Please edit the data below by replacing "black gate post" with "black gatepost" wherever it appears, leaving everything else unchanged.

• Listed entries:
•••••

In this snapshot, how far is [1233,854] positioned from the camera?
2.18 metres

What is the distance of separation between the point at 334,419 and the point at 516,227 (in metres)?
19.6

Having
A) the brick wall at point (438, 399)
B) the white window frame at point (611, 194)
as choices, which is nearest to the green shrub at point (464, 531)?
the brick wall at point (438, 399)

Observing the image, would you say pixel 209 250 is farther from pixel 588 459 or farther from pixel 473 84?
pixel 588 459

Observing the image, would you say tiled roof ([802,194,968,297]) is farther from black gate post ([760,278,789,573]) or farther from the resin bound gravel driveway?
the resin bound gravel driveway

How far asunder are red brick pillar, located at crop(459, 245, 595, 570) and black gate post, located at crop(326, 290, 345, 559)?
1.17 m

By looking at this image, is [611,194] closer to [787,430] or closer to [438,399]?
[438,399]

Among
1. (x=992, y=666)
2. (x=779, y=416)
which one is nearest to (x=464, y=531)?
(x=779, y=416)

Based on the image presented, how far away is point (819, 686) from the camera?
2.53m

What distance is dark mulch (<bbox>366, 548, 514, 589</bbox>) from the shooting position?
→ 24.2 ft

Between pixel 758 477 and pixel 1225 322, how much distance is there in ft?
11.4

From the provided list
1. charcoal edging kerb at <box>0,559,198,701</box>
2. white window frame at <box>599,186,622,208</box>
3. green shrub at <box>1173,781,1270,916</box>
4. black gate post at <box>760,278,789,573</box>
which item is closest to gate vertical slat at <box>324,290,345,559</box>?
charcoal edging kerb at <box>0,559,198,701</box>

•••••

• Task output:
In this snapshot, how far is [1233,854] positioned from the camera?
2.18 metres

What is the distance of separation between the point at 334,419 and the point at 516,227 (in metres)?
19.6

Having
A) the brick wall at point (438, 399)
B) the white window frame at point (611, 194)
as choices, which is nearest to the green shrub at point (464, 531)?
the brick wall at point (438, 399)

Observing the image, would you say pixel 209 250 is farther from pixel 588 459 or farther from pixel 473 84?
pixel 588 459

Observing the image, would you say tiled roof ([802,194,968,297]) is farther from black gatepost ([760,278,789,573]) or farther from the resin bound gravel driveway?
the resin bound gravel driveway

How far asunder are red brick pillar, located at crop(459, 245, 595, 570) and black gatepost, located at crop(326, 290, 345, 559)?
1.17 m

By looking at this image, is [611,194] closer to [787,430] or closer to [438,399]?
[438,399]

Among
1. (x=992, y=666)
2. (x=779, y=416)
which one is nearest to (x=464, y=531)?
(x=779, y=416)

Based on the image presented, how far away is point (819, 686) from the camera?
2.53m

What distance is dark mulch (<bbox>366, 548, 514, 589</bbox>) from the shooting position?
→ 24.2 ft

Between pixel 758 477 and pixel 1225 322, how much distance is there in ft?
11.4

From the provided list
1. charcoal edging kerb at <box>0,559,198,701</box>
2. white window frame at <box>599,186,622,208</box>
3. green shrub at <box>1173,781,1270,916</box>
4. black gatepost at <box>760,278,789,573</box>
which item is closest to gate vertical slat at <box>324,290,345,559</box>?
charcoal edging kerb at <box>0,559,198,701</box>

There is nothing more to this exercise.